Rei despertó cubierto de sudor, con el corazón latiendo como si hubiera corrido una maratón. Yuki estaba a su lado, vigilante, con ojeras marcadas y una determinación casi aterradora. Habían sobrevivido al primer embate de la casa, pero sabían que era solo el comienzo.
—Tenemos que encontrar una forma de expulsarla —dijo Yuki, su voz firme—. No solo salvarte a ti… sino liberar este lugar.
Rei asintió, aunque algo dentro de él temblaba ante la idea. Había vivido tanto tiempo bajo la sombra de la casa que no sabía quién sería sin ella.
Durante los días siguientes, buscaron entre los diarios viejos, los grabados en los muros, y las palabras olvidadas que la abuela de Rei le había enseñado en susurros durante su infancia. Entre hojas rotas y símbolos tatuados en la piedra, encontraron una pista: un ritual arcaico, incompleto, fragmentado por el paso de los siglos.
Decía algo sobre un "núcleo vivo", una "herida abierta bajo el altar" y el "hijo del linaje perdido".
Rei tragó saliva.
—Ese soy yo —dijo—. El núcleo… está en mí.
Yuki no lo negó.
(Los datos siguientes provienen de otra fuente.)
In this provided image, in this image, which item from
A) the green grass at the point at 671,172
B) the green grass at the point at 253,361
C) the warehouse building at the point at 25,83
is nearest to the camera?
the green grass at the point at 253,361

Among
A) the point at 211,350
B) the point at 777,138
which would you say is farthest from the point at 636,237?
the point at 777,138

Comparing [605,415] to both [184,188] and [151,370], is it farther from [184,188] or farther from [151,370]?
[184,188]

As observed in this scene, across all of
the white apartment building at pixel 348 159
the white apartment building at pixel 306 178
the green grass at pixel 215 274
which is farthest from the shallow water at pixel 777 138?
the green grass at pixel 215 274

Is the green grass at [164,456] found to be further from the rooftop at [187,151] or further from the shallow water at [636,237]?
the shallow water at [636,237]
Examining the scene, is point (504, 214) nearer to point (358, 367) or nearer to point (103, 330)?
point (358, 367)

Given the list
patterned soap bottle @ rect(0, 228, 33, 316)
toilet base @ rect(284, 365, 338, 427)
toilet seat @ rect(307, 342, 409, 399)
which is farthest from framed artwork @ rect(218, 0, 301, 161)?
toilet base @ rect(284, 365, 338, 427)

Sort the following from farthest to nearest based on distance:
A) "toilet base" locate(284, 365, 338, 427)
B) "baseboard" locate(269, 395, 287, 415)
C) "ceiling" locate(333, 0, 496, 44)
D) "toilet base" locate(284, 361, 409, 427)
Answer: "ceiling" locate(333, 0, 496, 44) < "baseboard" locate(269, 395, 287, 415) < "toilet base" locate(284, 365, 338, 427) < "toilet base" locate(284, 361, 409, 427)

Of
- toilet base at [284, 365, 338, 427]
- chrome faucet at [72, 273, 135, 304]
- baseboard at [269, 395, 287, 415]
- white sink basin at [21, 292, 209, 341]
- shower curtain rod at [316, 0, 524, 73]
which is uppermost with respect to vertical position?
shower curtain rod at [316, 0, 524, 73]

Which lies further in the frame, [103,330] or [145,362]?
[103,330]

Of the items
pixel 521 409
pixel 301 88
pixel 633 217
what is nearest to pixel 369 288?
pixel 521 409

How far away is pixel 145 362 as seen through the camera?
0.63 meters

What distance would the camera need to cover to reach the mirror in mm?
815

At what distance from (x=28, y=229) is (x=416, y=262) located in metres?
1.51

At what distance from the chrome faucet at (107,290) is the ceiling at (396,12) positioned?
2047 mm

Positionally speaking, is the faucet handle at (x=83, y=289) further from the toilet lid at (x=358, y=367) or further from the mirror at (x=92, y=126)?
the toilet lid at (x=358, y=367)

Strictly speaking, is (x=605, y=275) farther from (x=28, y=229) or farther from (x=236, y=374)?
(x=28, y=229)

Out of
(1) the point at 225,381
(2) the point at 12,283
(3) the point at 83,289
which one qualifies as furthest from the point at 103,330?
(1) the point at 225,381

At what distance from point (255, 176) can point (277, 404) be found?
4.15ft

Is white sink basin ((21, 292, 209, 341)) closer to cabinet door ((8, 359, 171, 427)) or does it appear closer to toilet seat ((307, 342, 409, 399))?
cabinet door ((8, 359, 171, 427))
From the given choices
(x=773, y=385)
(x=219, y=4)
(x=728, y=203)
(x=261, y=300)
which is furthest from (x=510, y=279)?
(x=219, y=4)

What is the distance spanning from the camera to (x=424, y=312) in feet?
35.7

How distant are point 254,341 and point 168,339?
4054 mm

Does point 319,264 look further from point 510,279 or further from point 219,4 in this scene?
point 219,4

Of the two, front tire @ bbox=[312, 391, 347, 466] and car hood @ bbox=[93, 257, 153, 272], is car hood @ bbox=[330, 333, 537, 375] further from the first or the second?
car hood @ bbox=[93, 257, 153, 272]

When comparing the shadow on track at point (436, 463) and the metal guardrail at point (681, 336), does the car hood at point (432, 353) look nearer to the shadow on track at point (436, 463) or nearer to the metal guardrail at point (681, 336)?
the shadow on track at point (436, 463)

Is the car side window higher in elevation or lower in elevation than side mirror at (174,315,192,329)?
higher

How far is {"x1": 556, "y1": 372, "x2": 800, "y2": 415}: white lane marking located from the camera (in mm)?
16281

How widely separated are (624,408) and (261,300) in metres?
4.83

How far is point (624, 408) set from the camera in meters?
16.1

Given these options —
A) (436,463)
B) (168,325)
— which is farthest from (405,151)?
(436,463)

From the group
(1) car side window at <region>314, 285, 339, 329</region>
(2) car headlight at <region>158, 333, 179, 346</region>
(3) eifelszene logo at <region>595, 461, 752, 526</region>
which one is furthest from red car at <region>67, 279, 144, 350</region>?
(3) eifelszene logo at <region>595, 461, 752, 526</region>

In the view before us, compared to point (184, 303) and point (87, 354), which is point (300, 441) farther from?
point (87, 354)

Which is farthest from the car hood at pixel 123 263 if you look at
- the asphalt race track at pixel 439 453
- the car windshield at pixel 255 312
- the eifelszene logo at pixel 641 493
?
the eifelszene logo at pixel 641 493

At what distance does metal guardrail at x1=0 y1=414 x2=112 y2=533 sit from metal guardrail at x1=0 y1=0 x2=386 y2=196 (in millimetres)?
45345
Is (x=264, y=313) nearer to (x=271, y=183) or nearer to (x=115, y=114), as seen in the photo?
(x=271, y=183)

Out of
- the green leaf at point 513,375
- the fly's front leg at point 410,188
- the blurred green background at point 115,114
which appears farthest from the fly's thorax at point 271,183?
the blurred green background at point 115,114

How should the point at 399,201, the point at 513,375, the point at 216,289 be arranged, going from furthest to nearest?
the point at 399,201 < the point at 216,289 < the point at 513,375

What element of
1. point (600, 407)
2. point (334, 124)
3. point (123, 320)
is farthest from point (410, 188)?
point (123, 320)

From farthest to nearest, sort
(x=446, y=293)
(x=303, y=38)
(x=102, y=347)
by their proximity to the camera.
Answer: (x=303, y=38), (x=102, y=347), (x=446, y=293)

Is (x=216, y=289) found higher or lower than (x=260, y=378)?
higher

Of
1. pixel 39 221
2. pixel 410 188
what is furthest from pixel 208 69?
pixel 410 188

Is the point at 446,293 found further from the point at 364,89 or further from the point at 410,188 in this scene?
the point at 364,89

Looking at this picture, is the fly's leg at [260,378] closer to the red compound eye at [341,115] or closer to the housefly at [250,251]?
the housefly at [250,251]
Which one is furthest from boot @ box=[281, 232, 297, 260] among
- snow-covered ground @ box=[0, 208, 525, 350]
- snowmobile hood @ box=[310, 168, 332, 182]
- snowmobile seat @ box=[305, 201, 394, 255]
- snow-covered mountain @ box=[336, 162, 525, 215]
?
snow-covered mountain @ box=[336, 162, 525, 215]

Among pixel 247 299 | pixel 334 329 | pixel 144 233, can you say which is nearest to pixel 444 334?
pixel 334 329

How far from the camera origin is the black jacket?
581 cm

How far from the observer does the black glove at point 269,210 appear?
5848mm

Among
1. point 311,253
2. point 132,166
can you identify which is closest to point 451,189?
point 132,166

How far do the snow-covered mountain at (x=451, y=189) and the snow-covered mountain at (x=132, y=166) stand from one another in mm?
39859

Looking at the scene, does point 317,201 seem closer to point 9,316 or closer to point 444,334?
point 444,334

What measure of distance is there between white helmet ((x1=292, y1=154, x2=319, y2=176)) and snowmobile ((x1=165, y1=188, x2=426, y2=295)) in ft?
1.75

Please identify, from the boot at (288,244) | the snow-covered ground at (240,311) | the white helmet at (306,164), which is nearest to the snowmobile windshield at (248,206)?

El vínculo entre Rei y la casa era evidente, pero también era su mayor debilidad. Donde había apego, había posibilidad de ruptura.
Con el corazón en un puño, bajaron al antiguo salón de la iglesia que alguna vez coronó la mansión. El altar, medio derrumbado, todavía tenía los restos de las inscripciones antiguas. Rei colocó su mano sobre la piedra, y ésta se abrió con un crujido seco, revelando una cavidad oscura.
Del interior surgió un murmullo. Voces en varios tonos, como si todos los recuerdos de los muertos quisieran hablar al mismo tiempo. Yuki sostuvo a Rei mientras este comenzaba a repetir las palabras del ritual.
—Nunc ego sum fractus… sed non servus…
La habitación tembló. Las velas se encendieron solas. Desde los rincones más oscuros surgieron sombras que se retorcían, susurrando maldiciones. Rei siguió adelante, aunque sus ojos sangraban lágrimas negras.
—Rei, basta —gritó Yuki—, te está consumiendo.
—Debo terminarlo —jadeó Rei—. Si paro ahora, todo se perderá.
Yuki se colocó frente a él, tocó su pecho, donde el símbolo maldito ardía como un hierro candente.
—Entonces no lo hagas solo.
Juntos, unieron sus manos, repitiendo las últimas palabras del conjuro. La casa gritó. Literalmente. Las paredes crujieron, los cristales se rompieron y una ráfaga de energía se extendió como una onda expansiva.
Una figura surgió del altar: una sombra coronada, con ojos vacíos y un cuerpo que mutaba entre formas humanas y animales. Era la esencia de la casa. Su guardián. Su carcelero.
—Tienen que sellarlo —dijo Rei—. No destruirlo. Sellarlo en un nuevo receptáculo… en mí.
—¿Y qué te pasará a ti? —Yuki temblaba.
—No lo sé… pero prefiero contenerlo que dejar que nos consuma a todos.
Con lágrimas, Yuki lo abrazó, apretándolo fuerte. Luego, pronunciaron las últimas palabras.
La figura gritó con voz de trueno, pero fue absorbida poco a poco por la luz que salía del pecho de Rei. Este cayó de rodillas, y el silencio volvió como una lápida sellada.
Cuando todo terminó, Rei respiraba. Apenas. Pero estaba vivo.
—Lo encerramos —susurró.
Yuki lo sostuvo, llorando de alivio y miedo.
El ritual había funcionado. Pero el precio apenas empezaba a cobrar forma.